1. Can Aarogya Setu access any information beyond what it claims? No. It is important to note that the only permission that Aarogya Setu requests for is your location access. That’s it. Without explicitly asking for any other permission, it can’t access any other data from my phone. It is technically not possible. Stressing this because some friends were worried about that possibility: the app can’t access your photographs, contacts, messages etc. (It can know, however, all the other apps on your phone — which is a bit creepy, yes!)

2. What about issues flagged by ethical hacker Elliot Anderson? Again, let me answer this for myself. The main issue Anderson flagged was the “ability to know who is sick anywhere in India”.

The concerns is based on a feature of Aarogya Setu that allows you to choose a radius—500m, 1km, 2kms, 5kms or 10kms—and know how many covid positive / unwell patients reside in that area. Anderson claims he was able to change the geo-location and find out how many positive people are there. For instance, one person near the Indian Army Headquarters was covid positive, Anderson found.

Well, I don’t see much of a problem here (many disagree). One can find the same information by going to that spot, open the app and get that information.
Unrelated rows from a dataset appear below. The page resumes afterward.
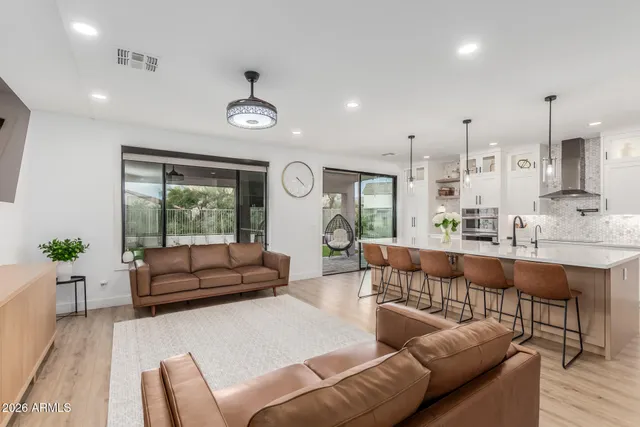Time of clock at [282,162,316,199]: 4:22
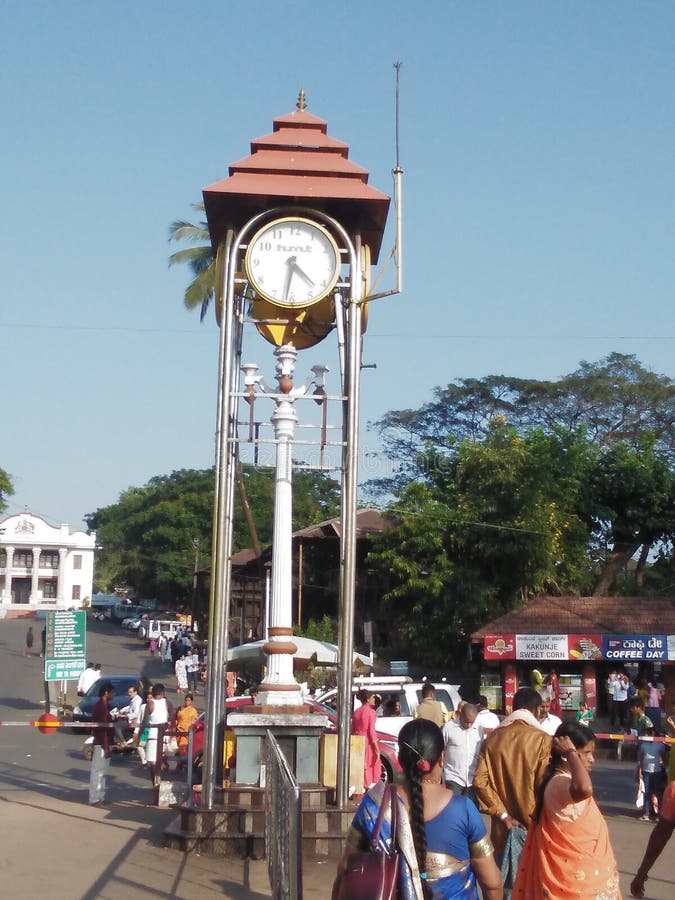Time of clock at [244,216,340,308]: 4:31
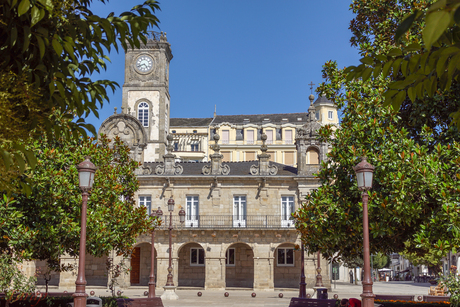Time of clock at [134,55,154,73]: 4:41
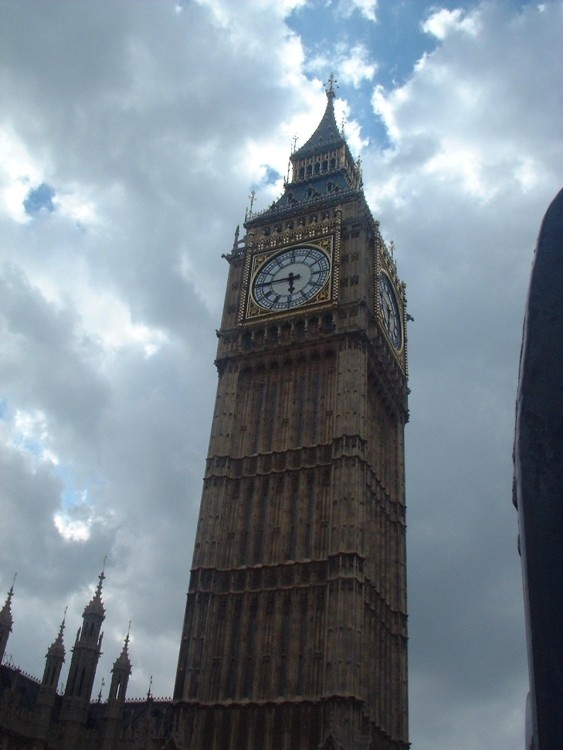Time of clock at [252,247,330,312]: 5:45
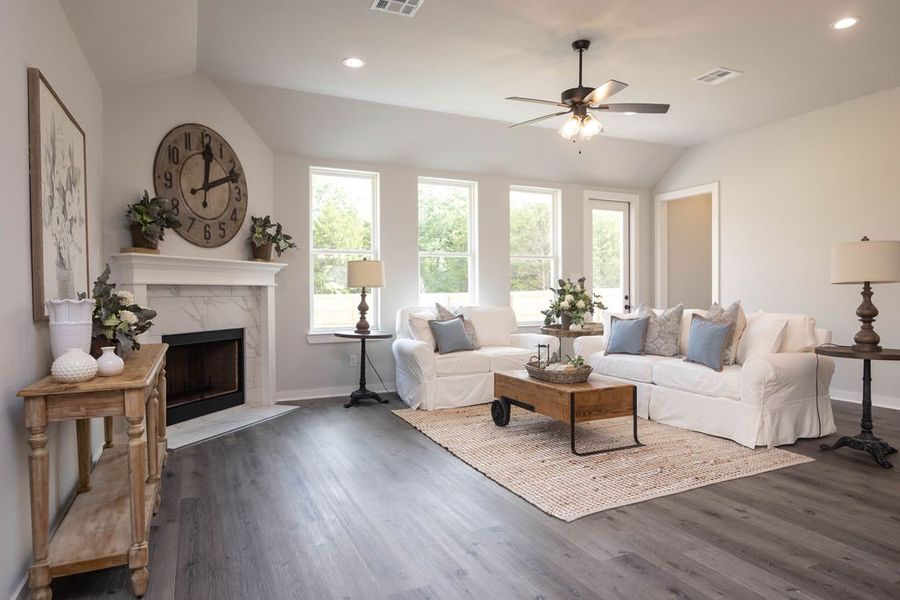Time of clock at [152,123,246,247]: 12:11
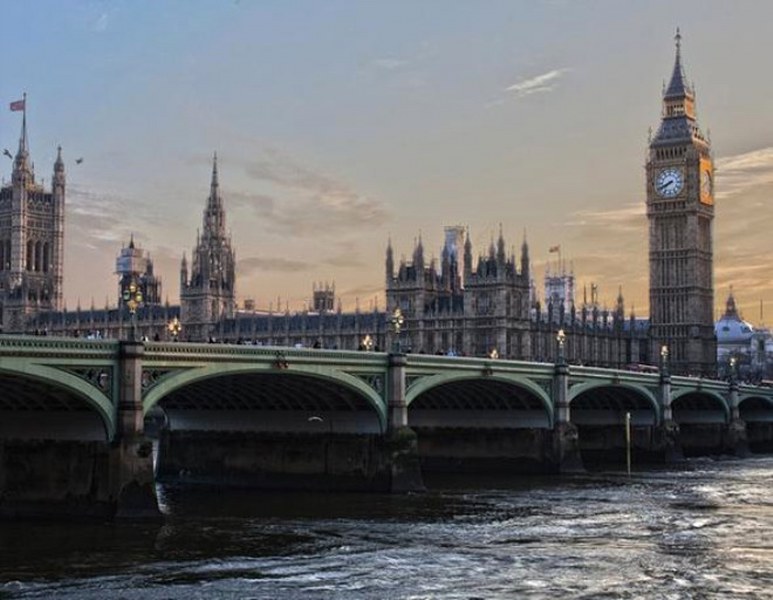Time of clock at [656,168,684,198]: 7:40
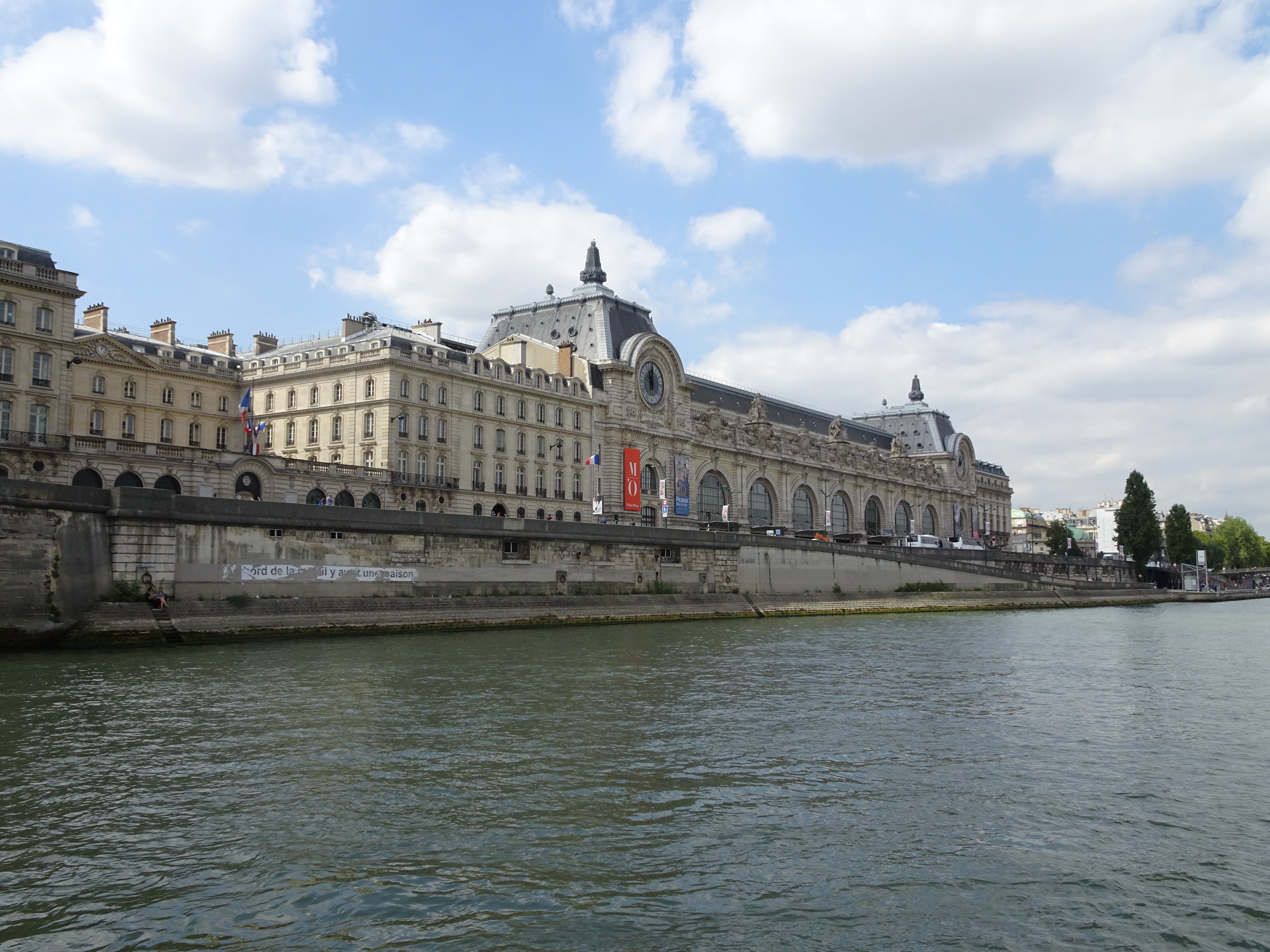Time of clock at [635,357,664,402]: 11:00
So it is not a data breach so to say.

Anderson takes this further and says that using triangulation, an “attacker can get with a meter precision the health status of someone”. But as WIRED pointed out, “the triangulation would also be most effective when a suspected Covid-19 positive person is the only reported case in roughly a kilometer radius”.

I am not too convinced that this is a major lapse. Generally speaking, I actually like this feature. In Delhi, for instance, the state government is concealing data, and for many days, didn’t even share district-wise breakup of covid cases. In that context, information from the app can help me make make everyday decisions on which areas are safe and which are not. A few days ago, the app told us that there are ten covid positive patients around my house (500m). We were alert, and next morning, we learnt that the virus had reached my own locality.